Legislation would mandate legislative reauthorization of coordinated care networks
Two years ago, Governor Bobby Jindal announced a plan to alleviate the state’s Medicaid spending by transitioning to coordinate care networks. This week in the legislature, however, the House unanimously passed a binding resolution to end Jindal’s plan at the end of 2014, unless it receives legislative reauthorization.
These coordinated care plans, to be enacted this fiscal year (July 1st), will transfer approximately two-thirds of Louisiana’s 1.2 million Medicaid recipients into managed care networks. The networks would be similar to an insurance model run by private companies which contract with the state and negotiate payments with providers.
Jindal’s proposal was an effort to lessen the strain of Louisiana’s health care spending while improving outcomes, especially in regards to Medicaid. As Kevin Mooney of the Pelican Post explains, the proposal would allow enrollees to choose their own plans and providers, in turn reducing Medicaid spending by increased competition. Additionally, the networks would emphasize preventive care which would help to decrease future outlays.
Nonetheless, Jindal’s proposal has faced stiff opposition from both ends of the spectrum. The libertarian Cato Institute criticized the plan for increasing eligibility to the entitlement program and not embracing a true free market based reform.

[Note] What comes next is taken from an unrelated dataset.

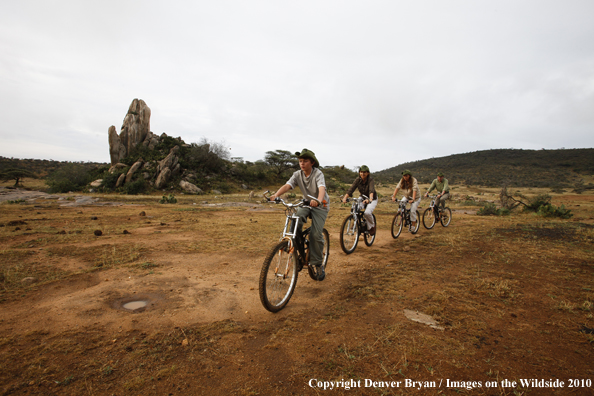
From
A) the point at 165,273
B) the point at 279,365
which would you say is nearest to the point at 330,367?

The state legislature is opposed on procedural grounds, arguing that Jindal bypassed the Legislature by inserting the program’s authorization into an amendment in state budget legislation.
Rep. Brett Geymann (R-Lake Charles) introduced the “sunset provision” when legislators balked at the idea of annulling the Jindal plan outright. Rep. Kay Katz (R-Monroe) commented that one committee should not have the power to discontinue a program of such importance. Nonetheless, lawmakers argued that it is necessary for the legislature to have oversight of a program affecting millions. Rep. John Bel Edwards (D-Amite) remarked, “The ramifications are too large… to not allow for the Legislature to have involvement.”